Beantworte die folgenden Fragen zur Filmkritik unten:
1. Wer spielt die Lehrerin?
2. Wo lebt die Mutter des Jungen?
3. Wie lange muss der Urlaub der Zschornacks laut Oma ausfallen?

### Text:
* * * * * * *

Regisseurin Klaue inszeniert mit ungerührtem Blick, der die von Steffi Kühnert gespielte Lehrerin nicht auffängt, aber auch nicht verrät. „Mit der Faust in die Welt schlagen“ hält viel aus in seinem Gestus der Unmittelbarkeit (Kamera: Florian Brückner) und mutet dem Publikum damit einiges zu.
Die Lehrerin ist ein Beispiel für den Verlust von Autorität nach dem Ende der DDR. Sie beherrscht noch ein paar alte Gesten, so wie in den Kinderkörpern mit akkurat verschränkten Armen ein Rest der Disziplin steckt, die das repressive Regime früher verordnen konnte. Das Vakuum an Stabilität und Orientierung füllen nun andere. Neonazis.
„Mit der Faust in die Welt schlagen ist“ ein präzises Gesellschaftsportrait, gerade weil nicht alles erklärt werden soll; fast auch das bessere Andreas-Dresen-Kino, weil nichts versöhnt werden muss. Das Szenenbild von Uli Friedrichs und Michael Schindlmeier und Sophie Friedrichs’ Kostüm setzen die Nullerjahre unaufdringlich, aber treffend ins Bild, die Musik von PC Nackt hackt manchmal nur auf zwei Tönen rum wie auf verzweifelter Suche nach Harmonie und Takt, die hier nicht sind.
Der Busfahrer macht Judenwitze
Der Film erzählt elliptisch und geschickt nebenher – das vordergründige Mimi-Theater fördert etwa zutage, dass die Mutter des Jungen als Arbeitsmigrantin in Stuttgart lebt. Der Schulbusfahrer macht Judenwitze, an denen sich niemand stört.
Beim Kaffeetrinken mit den Nachbarn geht es um Menorca und Mallorca, was Opa (Hilmar Eichhorn) schlecht versteht, und Oma (Swetlana Schönfelder) erklärt, dass für die Zschornacks der Urlaub ausfallen muss, solange das Einfamilienhaus nicht fertig wird.

* * * * * * *

### Extrahierte Daten:
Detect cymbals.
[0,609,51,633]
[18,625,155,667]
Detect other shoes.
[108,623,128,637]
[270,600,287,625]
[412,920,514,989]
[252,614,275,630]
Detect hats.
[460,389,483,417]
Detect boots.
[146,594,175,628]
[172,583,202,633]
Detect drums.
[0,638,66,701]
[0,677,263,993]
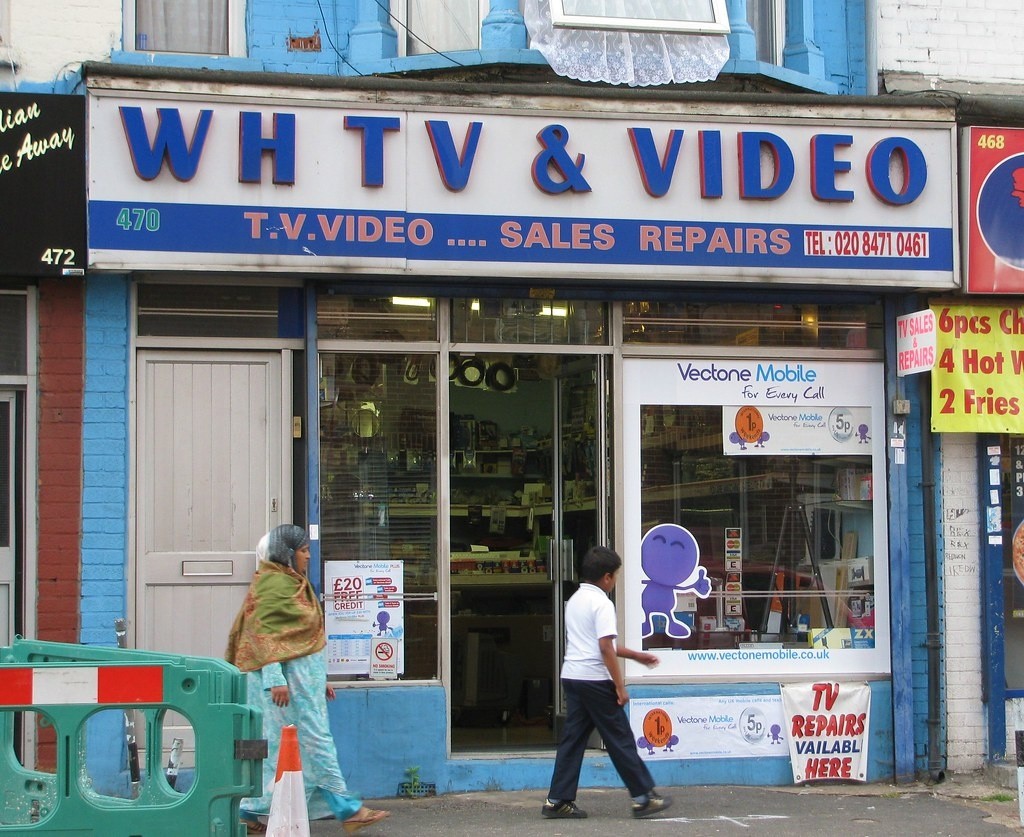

* * * * * * *

### Lösung:
1. Steffi Kühnert
2. In Stuttgart, als Arbeitsmigrantin
3. Solange das Einfamilienhaus nicht fertig wird